Bao Pham | Graduate Education

A PhD student in Computer Science, Bao Pham’s research interests lie in the development of efficient and interpretable modern generative neural networks and the understanding of them. Today, we see a rise in large language models (LLMs), and humanity is experiencing a rapid change in technological and social culture due to sophisticated deep learning (DL) systems. Such a rapid change can be seen as beneficial (humanity is advancing itself to a higher level) or detrimental (humanity could be “feeding itself” to its own creation). Regardless of one’s views on these sophisticated technologies, it is difficult to understand the behavior of most DL systems, especially LLMs.
While we know much about the performance of DL system during training, there are still many questions about the internal behaviors of these sophisticated models. We do not know what information is stored inside of their artificial neurons, what are the internal dynamics of the neural networks, or, once deployed, if their predictions are reliable and accurate when given unseen inputs? These issues may prevent us from developing and maintaining safe AI systems.
While scaling up DL models often yields improved performance, these systems still do not compare to the efficiency of the human brain, which is smaller and requires very little power to function and learn. Additionally, these models have a variety of challenges, which researchers are now trying to understand, explain, and mitigate against. For example, hallucination, when the model produces false facts, and memorization, when the model duplicates its training data, are two prominent problems. Bao is excited to be collaborating with Dmitry Krotov, a physicist at the MIT-IMB Watson Laboratory, where he spends his summers as an intern. Dr. Krotov was mentored by the recent Nobel Prize for Physics recipient, John Hopfield, whose work is foundational to the approaches Bao and Dr. Krotov are employing. One of Bao’s cherished possessions is a chocolate Nobel Prize coin that Dmitry brought back to him from the ceremony. The team’s efforts were recently highlighted in Quanta Magazine.

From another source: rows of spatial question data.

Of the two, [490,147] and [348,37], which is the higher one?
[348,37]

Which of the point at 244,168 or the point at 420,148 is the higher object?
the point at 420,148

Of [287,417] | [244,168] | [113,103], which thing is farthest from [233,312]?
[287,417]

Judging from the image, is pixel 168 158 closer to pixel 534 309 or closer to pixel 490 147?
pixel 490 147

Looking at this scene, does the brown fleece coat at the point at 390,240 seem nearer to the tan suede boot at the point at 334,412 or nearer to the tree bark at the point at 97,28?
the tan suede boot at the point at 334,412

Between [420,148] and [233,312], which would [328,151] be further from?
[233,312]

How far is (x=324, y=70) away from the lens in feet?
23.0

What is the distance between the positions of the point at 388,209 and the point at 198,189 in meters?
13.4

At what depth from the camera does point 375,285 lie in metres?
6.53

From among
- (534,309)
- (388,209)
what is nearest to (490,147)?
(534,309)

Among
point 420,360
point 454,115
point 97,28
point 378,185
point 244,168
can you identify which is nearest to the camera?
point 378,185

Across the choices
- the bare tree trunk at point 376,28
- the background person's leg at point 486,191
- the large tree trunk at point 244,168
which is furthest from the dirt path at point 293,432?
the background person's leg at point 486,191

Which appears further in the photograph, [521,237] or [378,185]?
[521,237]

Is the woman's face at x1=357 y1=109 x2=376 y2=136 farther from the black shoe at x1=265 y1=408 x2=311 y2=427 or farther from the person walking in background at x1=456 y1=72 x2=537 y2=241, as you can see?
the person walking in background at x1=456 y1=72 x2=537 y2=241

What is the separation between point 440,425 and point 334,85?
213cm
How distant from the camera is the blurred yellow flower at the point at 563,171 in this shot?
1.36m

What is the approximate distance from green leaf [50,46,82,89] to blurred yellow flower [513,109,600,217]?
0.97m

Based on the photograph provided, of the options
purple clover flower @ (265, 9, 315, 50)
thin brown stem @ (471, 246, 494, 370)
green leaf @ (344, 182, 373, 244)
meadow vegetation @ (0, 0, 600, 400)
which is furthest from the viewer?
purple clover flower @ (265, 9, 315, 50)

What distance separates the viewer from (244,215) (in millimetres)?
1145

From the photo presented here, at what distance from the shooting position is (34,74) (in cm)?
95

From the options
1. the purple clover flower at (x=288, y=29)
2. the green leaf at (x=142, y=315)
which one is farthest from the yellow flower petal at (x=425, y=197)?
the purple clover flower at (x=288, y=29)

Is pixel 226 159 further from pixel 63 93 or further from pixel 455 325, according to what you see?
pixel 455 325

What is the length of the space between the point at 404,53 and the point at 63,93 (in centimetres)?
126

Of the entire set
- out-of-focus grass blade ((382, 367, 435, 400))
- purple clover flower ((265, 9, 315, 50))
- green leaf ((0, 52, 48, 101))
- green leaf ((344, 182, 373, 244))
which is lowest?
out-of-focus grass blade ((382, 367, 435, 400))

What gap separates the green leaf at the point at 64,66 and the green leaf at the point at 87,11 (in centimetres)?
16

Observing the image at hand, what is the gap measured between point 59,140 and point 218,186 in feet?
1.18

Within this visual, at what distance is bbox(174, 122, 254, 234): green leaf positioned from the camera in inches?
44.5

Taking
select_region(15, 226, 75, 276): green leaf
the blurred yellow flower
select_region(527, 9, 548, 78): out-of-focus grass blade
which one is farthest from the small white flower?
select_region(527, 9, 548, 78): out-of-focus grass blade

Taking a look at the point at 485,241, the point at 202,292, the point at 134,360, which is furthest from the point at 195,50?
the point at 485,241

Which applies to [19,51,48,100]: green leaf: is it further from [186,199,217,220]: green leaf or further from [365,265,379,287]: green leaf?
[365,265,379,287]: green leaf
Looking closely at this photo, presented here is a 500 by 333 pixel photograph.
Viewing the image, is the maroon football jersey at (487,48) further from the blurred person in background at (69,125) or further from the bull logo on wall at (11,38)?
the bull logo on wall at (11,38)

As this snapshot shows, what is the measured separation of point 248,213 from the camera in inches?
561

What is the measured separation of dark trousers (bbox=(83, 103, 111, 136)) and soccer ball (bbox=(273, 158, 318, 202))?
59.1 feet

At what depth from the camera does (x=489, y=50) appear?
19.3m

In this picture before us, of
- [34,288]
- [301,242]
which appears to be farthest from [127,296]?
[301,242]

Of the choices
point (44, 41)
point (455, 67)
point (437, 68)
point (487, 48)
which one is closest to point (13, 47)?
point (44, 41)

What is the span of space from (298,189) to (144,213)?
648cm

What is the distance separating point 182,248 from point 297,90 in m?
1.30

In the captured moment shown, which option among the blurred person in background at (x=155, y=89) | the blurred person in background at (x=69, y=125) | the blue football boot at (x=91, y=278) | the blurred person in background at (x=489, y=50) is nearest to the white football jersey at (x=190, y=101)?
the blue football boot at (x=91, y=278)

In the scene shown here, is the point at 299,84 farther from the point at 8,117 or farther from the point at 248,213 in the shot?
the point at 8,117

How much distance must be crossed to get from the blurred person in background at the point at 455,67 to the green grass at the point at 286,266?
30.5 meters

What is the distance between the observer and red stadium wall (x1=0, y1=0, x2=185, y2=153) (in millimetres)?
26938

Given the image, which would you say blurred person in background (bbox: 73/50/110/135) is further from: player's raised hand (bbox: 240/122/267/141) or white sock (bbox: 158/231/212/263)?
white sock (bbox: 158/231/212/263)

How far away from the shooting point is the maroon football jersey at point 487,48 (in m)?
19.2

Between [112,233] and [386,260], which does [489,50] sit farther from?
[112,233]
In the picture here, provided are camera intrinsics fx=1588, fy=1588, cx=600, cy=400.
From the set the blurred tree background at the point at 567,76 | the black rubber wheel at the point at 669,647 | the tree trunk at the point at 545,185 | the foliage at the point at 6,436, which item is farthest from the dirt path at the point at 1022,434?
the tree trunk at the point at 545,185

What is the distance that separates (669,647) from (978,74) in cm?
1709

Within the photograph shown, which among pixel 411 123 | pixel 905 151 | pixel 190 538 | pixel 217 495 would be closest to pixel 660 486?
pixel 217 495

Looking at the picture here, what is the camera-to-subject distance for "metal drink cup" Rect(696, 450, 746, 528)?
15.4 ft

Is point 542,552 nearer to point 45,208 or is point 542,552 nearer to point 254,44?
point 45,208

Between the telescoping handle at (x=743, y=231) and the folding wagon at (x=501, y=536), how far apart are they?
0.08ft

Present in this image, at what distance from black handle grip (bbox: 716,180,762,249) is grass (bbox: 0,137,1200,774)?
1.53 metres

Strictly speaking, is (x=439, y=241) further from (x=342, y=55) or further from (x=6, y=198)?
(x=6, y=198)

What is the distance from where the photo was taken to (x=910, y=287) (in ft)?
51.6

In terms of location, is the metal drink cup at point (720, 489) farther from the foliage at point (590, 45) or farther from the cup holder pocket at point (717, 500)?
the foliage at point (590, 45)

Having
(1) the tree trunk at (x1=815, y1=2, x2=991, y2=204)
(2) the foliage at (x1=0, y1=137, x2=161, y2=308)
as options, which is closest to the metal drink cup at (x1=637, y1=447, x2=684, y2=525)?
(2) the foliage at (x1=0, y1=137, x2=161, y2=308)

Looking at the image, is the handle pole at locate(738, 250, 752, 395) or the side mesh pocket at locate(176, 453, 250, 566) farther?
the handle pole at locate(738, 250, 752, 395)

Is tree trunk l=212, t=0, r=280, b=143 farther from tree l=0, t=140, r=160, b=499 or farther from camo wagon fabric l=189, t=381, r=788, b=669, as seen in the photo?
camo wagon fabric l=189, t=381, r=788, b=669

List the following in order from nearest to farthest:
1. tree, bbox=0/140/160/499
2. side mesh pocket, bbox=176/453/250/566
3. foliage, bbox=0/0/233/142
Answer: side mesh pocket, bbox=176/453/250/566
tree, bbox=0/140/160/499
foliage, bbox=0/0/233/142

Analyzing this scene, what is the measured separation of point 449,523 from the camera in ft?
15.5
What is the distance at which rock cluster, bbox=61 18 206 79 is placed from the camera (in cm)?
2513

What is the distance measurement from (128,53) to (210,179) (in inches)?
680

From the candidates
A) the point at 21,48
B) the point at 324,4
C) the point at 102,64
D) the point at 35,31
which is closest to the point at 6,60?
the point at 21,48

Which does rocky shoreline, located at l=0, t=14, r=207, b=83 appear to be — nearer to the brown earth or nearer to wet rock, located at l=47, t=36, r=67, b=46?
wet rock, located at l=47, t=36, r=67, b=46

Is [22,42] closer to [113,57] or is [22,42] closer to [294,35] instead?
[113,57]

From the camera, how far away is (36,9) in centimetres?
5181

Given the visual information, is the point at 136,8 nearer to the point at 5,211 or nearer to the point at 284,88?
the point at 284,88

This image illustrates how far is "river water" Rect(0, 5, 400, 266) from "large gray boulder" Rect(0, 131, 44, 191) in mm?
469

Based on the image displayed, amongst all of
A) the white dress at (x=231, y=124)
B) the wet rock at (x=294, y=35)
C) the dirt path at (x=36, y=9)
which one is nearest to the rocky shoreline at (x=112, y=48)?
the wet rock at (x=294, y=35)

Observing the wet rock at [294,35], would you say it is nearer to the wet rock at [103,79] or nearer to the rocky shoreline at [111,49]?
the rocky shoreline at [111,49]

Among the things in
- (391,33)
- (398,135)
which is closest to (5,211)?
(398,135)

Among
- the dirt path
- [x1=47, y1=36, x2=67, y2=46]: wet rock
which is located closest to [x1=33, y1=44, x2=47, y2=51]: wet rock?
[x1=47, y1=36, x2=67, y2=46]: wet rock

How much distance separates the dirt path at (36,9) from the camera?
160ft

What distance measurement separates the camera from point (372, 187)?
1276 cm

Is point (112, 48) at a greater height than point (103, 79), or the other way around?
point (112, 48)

Bao and his team are now applying modern formulations of Associative Memory, or Hopfield models, to help us understand the “black box” behaviors in neural networks. “We can describe and interpret the dynamics of artificial neural networks through the usage (and perspective) of an energy function. The interpretation of the network via energy enables us to understand what the model is learning and doing, and we can track its behaviors with an energy function even after training. Albeit it requires some thinking to solve for the respective energy function,” he says. Hopfield networks are the first models which introduced the concept of energy-based modeling. These systems are designed with the goal of storing information as local minima of their energy function. As a result, this aspect presents them as a unique type of recurrent neural network (RNN) that naturally demonstrates both interpretability and memory recall.
Bao studies artificial neural networks' behavior through the perspective of energy, leading to novel efficient neural architectures and new interpretations of how they learn to generalize. For example, one can mathematically craft a global energy function, which drives the dynamics of the model, as done in his work of Energy Transformer. Or, one may employ the perspective of Associative Memory, to map the generalization objective in generative models as a failure in memory recall, showing that generative models do indeed transition from associative memory systems to generative systems, behaving similarly to how humans learn.
Developing a strong background in high-performance computing at Harrisburg University, Bao was attracted to the work of RPI’s Professors Alex Gittens, Sibel Adali, and Tomek Strzalkowski, along with access to AIMOS, our Artificial Intelligence Multiprocessing Optimized System GPU-based supercomputer. Advised by Prof. Mohammed J. Zaki for his PhD thesis, Bao intends to go into industry post-doctorate to continue to tackle problems of explainability, interpretability, and efficiency while designing newer and performative neural networks. Commenting on Bao’s research, Zaki adds “Bao’s thesis combines aspects of three promising paradigms in machine learning, namely, associative memories, energy-based models, and diffusion models, to further our understanding of modern AI systems, and to make them more efficient and robust.”
When not working, Bao can be found running long distances alone or with friends to prepare for events. No matter how experienced or strong a runner is, Bao recommends bringing plenty of water, a lesson he learned on an enjoyable but challenging seventeen-mile journey between Latham and Saratoga Springs.